◆ **Énoncé 1**:
Dans le texte sur le Jimny, quelle est la garde au sol du véhicule ?
◆ **Énoncé 2**:
Résumez en trois phrases le texte sur le Jimny.
◆ **Énoncé 3**:
Prolongez le texte sur le Jimny à partir de sa dernière phrase.

◆ **Extrait du document**:
Côté consommation, nous avons relevé 7,2 l/100 km. Cela peut sembler élevé pour une si petite voiture, mais ce chiffre est à relativiser compte-tenu de l’aérodynamique de machine à laver du Jimny et la grande sollicitation du moteur sur les grands axes empruntés.
Sans grande originalité nous avons gardé le meilleur pour la fin : la conduite hors des sentiers battus. Comme vous pouvez le constater sur nos photos, le Jimny est inflexible face aux angles inhabituels que nous lui faisons prendre. Avec sa garde au sol de 21 cm, son poids plume d’une petite tonne et ses angles d’attaque et de fuite de respectivement 37 et 49°, c’est un baroudeur né. Son système de transmission intégrale Allgrip Pro et son aide au freinage en descente permettent de s’aventurer sur des chemins défoncés sans risques.
Équipements : une brique pas si rustique
Rustique mais pas archaïque, le Jimny peut recevoir une dotation dans les standards contemporains. Quelle que soit la version choisie, les technologies d’aide à la conduite sont au programme, telle que l’aide au maintien dans la voie ou encore l’alerte de collision avec détection de piétons (dont l’action face à des badauds qui quittaient le passage protégé nous a confirmé l’efficacité). Ces équipements étant déjà ou bientôt obligatoires sur toutes les voitures neuves en Europe, rien d’extraordinaire.

◆ **Données fournies**:
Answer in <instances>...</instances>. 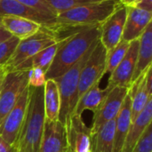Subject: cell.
I'll list each match as a JSON object with an SVG mask.
<instances>
[{"label":"cell","mask_w":152,"mask_h":152,"mask_svg":"<svg viewBox=\"0 0 152 152\" xmlns=\"http://www.w3.org/2000/svg\"><path fill=\"white\" fill-rule=\"evenodd\" d=\"M0 27H1V16H0Z\"/></svg>","instance_id":"cell-36"},{"label":"cell","mask_w":152,"mask_h":152,"mask_svg":"<svg viewBox=\"0 0 152 152\" xmlns=\"http://www.w3.org/2000/svg\"><path fill=\"white\" fill-rule=\"evenodd\" d=\"M45 121L44 86H29V97L26 114L13 144L16 152H38Z\"/></svg>","instance_id":"cell-2"},{"label":"cell","mask_w":152,"mask_h":152,"mask_svg":"<svg viewBox=\"0 0 152 152\" xmlns=\"http://www.w3.org/2000/svg\"><path fill=\"white\" fill-rule=\"evenodd\" d=\"M132 152H152L151 124L146 128Z\"/></svg>","instance_id":"cell-29"},{"label":"cell","mask_w":152,"mask_h":152,"mask_svg":"<svg viewBox=\"0 0 152 152\" xmlns=\"http://www.w3.org/2000/svg\"><path fill=\"white\" fill-rule=\"evenodd\" d=\"M134 6L152 12V0H140Z\"/></svg>","instance_id":"cell-32"},{"label":"cell","mask_w":152,"mask_h":152,"mask_svg":"<svg viewBox=\"0 0 152 152\" xmlns=\"http://www.w3.org/2000/svg\"><path fill=\"white\" fill-rule=\"evenodd\" d=\"M152 61V21L149 23L139 37L137 61L131 84L151 66Z\"/></svg>","instance_id":"cell-18"},{"label":"cell","mask_w":152,"mask_h":152,"mask_svg":"<svg viewBox=\"0 0 152 152\" xmlns=\"http://www.w3.org/2000/svg\"><path fill=\"white\" fill-rule=\"evenodd\" d=\"M100 81L95 83L79 99L75 108L74 113L81 115L86 110H92L95 112L97 109L100 107L105 97L108 95L110 91L111 90L110 87L107 86L105 89H100Z\"/></svg>","instance_id":"cell-22"},{"label":"cell","mask_w":152,"mask_h":152,"mask_svg":"<svg viewBox=\"0 0 152 152\" xmlns=\"http://www.w3.org/2000/svg\"><path fill=\"white\" fill-rule=\"evenodd\" d=\"M45 72L40 68H32L28 73V83L30 87H41L45 84Z\"/></svg>","instance_id":"cell-30"},{"label":"cell","mask_w":152,"mask_h":152,"mask_svg":"<svg viewBox=\"0 0 152 152\" xmlns=\"http://www.w3.org/2000/svg\"><path fill=\"white\" fill-rule=\"evenodd\" d=\"M1 26L19 40L30 37L37 33L41 25L28 19L15 15H0Z\"/></svg>","instance_id":"cell-16"},{"label":"cell","mask_w":152,"mask_h":152,"mask_svg":"<svg viewBox=\"0 0 152 152\" xmlns=\"http://www.w3.org/2000/svg\"><path fill=\"white\" fill-rule=\"evenodd\" d=\"M120 4L119 0H101L87 3L58 14L56 20L73 25H100Z\"/></svg>","instance_id":"cell-4"},{"label":"cell","mask_w":152,"mask_h":152,"mask_svg":"<svg viewBox=\"0 0 152 152\" xmlns=\"http://www.w3.org/2000/svg\"><path fill=\"white\" fill-rule=\"evenodd\" d=\"M54 43L57 42L41 27L37 33L19 42L13 54L3 67L6 72H9L22 61Z\"/></svg>","instance_id":"cell-7"},{"label":"cell","mask_w":152,"mask_h":152,"mask_svg":"<svg viewBox=\"0 0 152 152\" xmlns=\"http://www.w3.org/2000/svg\"><path fill=\"white\" fill-rule=\"evenodd\" d=\"M99 40V39H98ZM98 40L92 45L88 52L63 75L54 79L58 85L61 96V109L58 120L65 126L67 119L74 113L77 103V87L81 70L86 64L90 53L96 45Z\"/></svg>","instance_id":"cell-3"},{"label":"cell","mask_w":152,"mask_h":152,"mask_svg":"<svg viewBox=\"0 0 152 152\" xmlns=\"http://www.w3.org/2000/svg\"><path fill=\"white\" fill-rule=\"evenodd\" d=\"M131 103L130 95L126 94L118 115L116 118L113 152H122L123 147L131 126Z\"/></svg>","instance_id":"cell-19"},{"label":"cell","mask_w":152,"mask_h":152,"mask_svg":"<svg viewBox=\"0 0 152 152\" xmlns=\"http://www.w3.org/2000/svg\"><path fill=\"white\" fill-rule=\"evenodd\" d=\"M26 6H28L46 16L56 19L57 14L45 0H15Z\"/></svg>","instance_id":"cell-28"},{"label":"cell","mask_w":152,"mask_h":152,"mask_svg":"<svg viewBox=\"0 0 152 152\" xmlns=\"http://www.w3.org/2000/svg\"><path fill=\"white\" fill-rule=\"evenodd\" d=\"M0 152H16V150L0 136Z\"/></svg>","instance_id":"cell-31"},{"label":"cell","mask_w":152,"mask_h":152,"mask_svg":"<svg viewBox=\"0 0 152 152\" xmlns=\"http://www.w3.org/2000/svg\"><path fill=\"white\" fill-rule=\"evenodd\" d=\"M106 55L107 51L99 39L81 70L77 87V102L92 86L101 81L105 75Z\"/></svg>","instance_id":"cell-5"},{"label":"cell","mask_w":152,"mask_h":152,"mask_svg":"<svg viewBox=\"0 0 152 152\" xmlns=\"http://www.w3.org/2000/svg\"><path fill=\"white\" fill-rule=\"evenodd\" d=\"M0 15H15L28 19L46 27L55 23L54 18L46 16L15 0H0Z\"/></svg>","instance_id":"cell-15"},{"label":"cell","mask_w":152,"mask_h":152,"mask_svg":"<svg viewBox=\"0 0 152 152\" xmlns=\"http://www.w3.org/2000/svg\"><path fill=\"white\" fill-rule=\"evenodd\" d=\"M28 71L25 70L6 72L0 94V125L22 92L28 86Z\"/></svg>","instance_id":"cell-6"},{"label":"cell","mask_w":152,"mask_h":152,"mask_svg":"<svg viewBox=\"0 0 152 152\" xmlns=\"http://www.w3.org/2000/svg\"><path fill=\"white\" fill-rule=\"evenodd\" d=\"M130 43L121 40L114 48L110 51L107 52L106 55V65H105V72L104 74H111L115 69L118 66L120 61L123 60L126 55L127 49L129 47Z\"/></svg>","instance_id":"cell-25"},{"label":"cell","mask_w":152,"mask_h":152,"mask_svg":"<svg viewBox=\"0 0 152 152\" xmlns=\"http://www.w3.org/2000/svg\"><path fill=\"white\" fill-rule=\"evenodd\" d=\"M29 97V86L20 94L16 103L0 125V136L9 144H14L24 120Z\"/></svg>","instance_id":"cell-8"},{"label":"cell","mask_w":152,"mask_h":152,"mask_svg":"<svg viewBox=\"0 0 152 152\" xmlns=\"http://www.w3.org/2000/svg\"><path fill=\"white\" fill-rule=\"evenodd\" d=\"M49 5L54 10L56 14H60L65 11H68L71 8L87 4L92 2H97L101 0H45Z\"/></svg>","instance_id":"cell-26"},{"label":"cell","mask_w":152,"mask_h":152,"mask_svg":"<svg viewBox=\"0 0 152 152\" xmlns=\"http://www.w3.org/2000/svg\"><path fill=\"white\" fill-rule=\"evenodd\" d=\"M116 119L105 122L91 134V152H113Z\"/></svg>","instance_id":"cell-21"},{"label":"cell","mask_w":152,"mask_h":152,"mask_svg":"<svg viewBox=\"0 0 152 152\" xmlns=\"http://www.w3.org/2000/svg\"><path fill=\"white\" fill-rule=\"evenodd\" d=\"M38 152H68L66 128L59 120L45 119Z\"/></svg>","instance_id":"cell-13"},{"label":"cell","mask_w":152,"mask_h":152,"mask_svg":"<svg viewBox=\"0 0 152 152\" xmlns=\"http://www.w3.org/2000/svg\"><path fill=\"white\" fill-rule=\"evenodd\" d=\"M151 66L144 73L142 79L135 93L130 96L131 103V121L133 122L142 111L148 102L152 99Z\"/></svg>","instance_id":"cell-20"},{"label":"cell","mask_w":152,"mask_h":152,"mask_svg":"<svg viewBox=\"0 0 152 152\" xmlns=\"http://www.w3.org/2000/svg\"><path fill=\"white\" fill-rule=\"evenodd\" d=\"M68 152H91V128L86 126L82 116L73 113L66 121Z\"/></svg>","instance_id":"cell-11"},{"label":"cell","mask_w":152,"mask_h":152,"mask_svg":"<svg viewBox=\"0 0 152 152\" xmlns=\"http://www.w3.org/2000/svg\"><path fill=\"white\" fill-rule=\"evenodd\" d=\"M121 4L129 7V6H134L140 0H119Z\"/></svg>","instance_id":"cell-34"},{"label":"cell","mask_w":152,"mask_h":152,"mask_svg":"<svg viewBox=\"0 0 152 152\" xmlns=\"http://www.w3.org/2000/svg\"><path fill=\"white\" fill-rule=\"evenodd\" d=\"M100 25L90 26L60 42L56 54L45 72L46 79H56L77 63L99 39Z\"/></svg>","instance_id":"cell-1"},{"label":"cell","mask_w":152,"mask_h":152,"mask_svg":"<svg viewBox=\"0 0 152 152\" xmlns=\"http://www.w3.org/2000/svg\"><path fill=\"white\" fill-rule=\"evenodd\" d=\"M139 48V38L130 42L129 47L123 60L120 61L115 70L110 75L109 84L107 86L111 89L115 86L129 88L132 77L134 72L137 54Z\"/></svg>","instance_id":"cell-12"},{"label":"cell","mask_w":152,"mask_h":152,"mask_svg":"<svg viewBox=\"0 0 152 152\" xmlns=\"http://www.w3.org/2000/svg\"><path fill=\"white\" fill-rule=\"evenodd\" d=\"M152 99H151L139 116L131 123L122 152H132L138 140L141 138L146 128L151 124Z\"/></svg>","instance_id":"cell-17"},{"label":"cell","mask_w":152,"mask_h":152,"mask_svg":"<svg viewBox=\"0 0 152 152\" xmlns=\"http://www.w3.org/2000/svg\"><path fill=\"white\" fill-rule=\"evenodd\" d=\"M60 42H57L49 45L48 47L43 49L42 51L38 52L32 57L27 59L26 61L17 65L11 71H16V70L28 71L32 68H40L45 72H46L56 54Z\"/></svg>","instance_id":"cell-24"},{"label":"cell","mask_w":152,"mask_h":152,"mask_svg":"<svg viewBox=\"0 0 152 152\" xmlns=\"http://www.w3.org/2000/svg\"><path fill=\"white\" fill-rule=\"evenodd\" d=\"M152 12L136 6L127 7V13L121 40L132 42L138 39L143 33L150 22H151Z\"/></svg>","instance_id":"cell-14"},{"label":"cell","mask_w":152,"mask_h":152,"mask_svg":"<svg viewBox=\"0 0 152 152\" xmlns=\"http://www.w3.org/2000/svg\"><path fill=\"white\" fill-rule=\"evenodd\" d=\"M6 74V71L5 69H4V67H0V94H1V91H2V86H3V82H4V76Z\"/></svg>","instance_id":"cell-35"},{"label":"cell","mask_w":152,"mask_h":152,"mask_svg":"<svg viewBox=\"0 0 152 152\" xmlns=\"http://www.w3.org/2000/svg\"><path fill=\"white\" fill-rule=\"evenodd\" d=\"M127 93L128 88L120 86H115L110 91L100 107L94 112L91 127L92 133L97 131L105 122L116 119Z\"/></svg>","instance_id":"cell-10"},{"label":"cell","mask_w":152,"mask_h":152,"mask_svg":"<svg viewBox=\"0 0 152 152\" xmlns=\"http://www.w3.org/2000/svg\"><path fill=\"white\" fill-rule=\"evenodd\" d=\"M11 37H12V35L1 26L0 27V43L4 41V40H6L7 38Z\"/></svg>","instance_id":"cell-33"},{"label":"cell","mask_w":152,"mask_h":152,"mask_svg":"<svg viewBox=\"0 0 152 152\" xmlns=\"http://www.w3.org/2000/svg\"><path fill=\"white\" fill-rule=\"evenodd\" d=\"M20 41V40H19L17 37L12 36L11 37L0 43V67L4 66L8 61L11 56L13 54Z\"/></svg>","instance_id":"cell-27"},{"label":"cell","mask_w":152,"mask_h":152,"mask_svg":"<svg viewBox=\"0 0 152 152\" xmlns=\"http://www.w3.org/2000/svg\"><path fill=\"white\" fill-rule=\"evenodd\" d=\"M44 107L45 119L57 121L61 109V96L54 79H46L44 86Z\"/></svg>","instance_id":"cell-23"},{"label":"cell","mask_w":152,"mask_h":152,"mask_svg":"<svg viewBox=\"0 0 152 152\" xmlns=\"http://www.w3.org/2000/svg\"><path fill=\"white\" fill-rule=\"evenodd\" d=\"M126 13L127 7L120 4L102 23L100 24L99 39L107 52L110 51L121 41Z\"/></svg>","instance_id":"cell-9"}]
</instances>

◆ **Réponse attendue 1**:
21 cm.

◆ **Réponse attendue 2**:
La consommation relevée est de 7,2 l/100 km, un chiffre à relativiser en raison de l'aérodynamique du Jimny et de la forte sollicitation du moteur sur les grands axes. En tout-terrain, sa garde au sol de 21 cm, son poids d'environ une tonne, ses angles d'attaque et de fuite de 37 et 49°, sa transmission intégrale Allgrip Pro et son aide au freinage en descente en font un baroudeur né. Toutes les versions reçoivent des aides à la conduite comme l'aide au maintien dans la voie et l'alerte de collision avec détection de piétons, des équipements déjà ou bientôt obligatoires sur les voitures neuves en Europe.

◆ **Réponse attendue 3**:
Le Jimny ne se destine pas aux voyages au long cours, donc se passe de régulateur de vitesse adaptatif ou de détecteur de véhicule dans l’angle mort. Il compense côté confort, en accédant à la finition Pack, avec la climatisation automatique et les sièges avant chauffants. Nous regrettons juste que la fermeture centralisée par télécommande ne soit pas offerte dès l’entrée de gamme et que sur celle-ci le coffre ne s’ouvre qu’à la clé, un système auquel ont renoncé même les toutes petites voitures comme la Ford Ka+.
Autre regret, un radar de recul n’aurait pas été du luxe. Malheureusement la roue de secours empêche l’installation de cet élément, indisponible même en option, et n’évite pas les chocs en manœuvre avec des obstacles bas. Ce qui est d’autant plus gênant que les feux sont situés directement dans le pare-chocs.
Tarif : la puce à malus
Le Jimny est proposé à partir de 17 225 €.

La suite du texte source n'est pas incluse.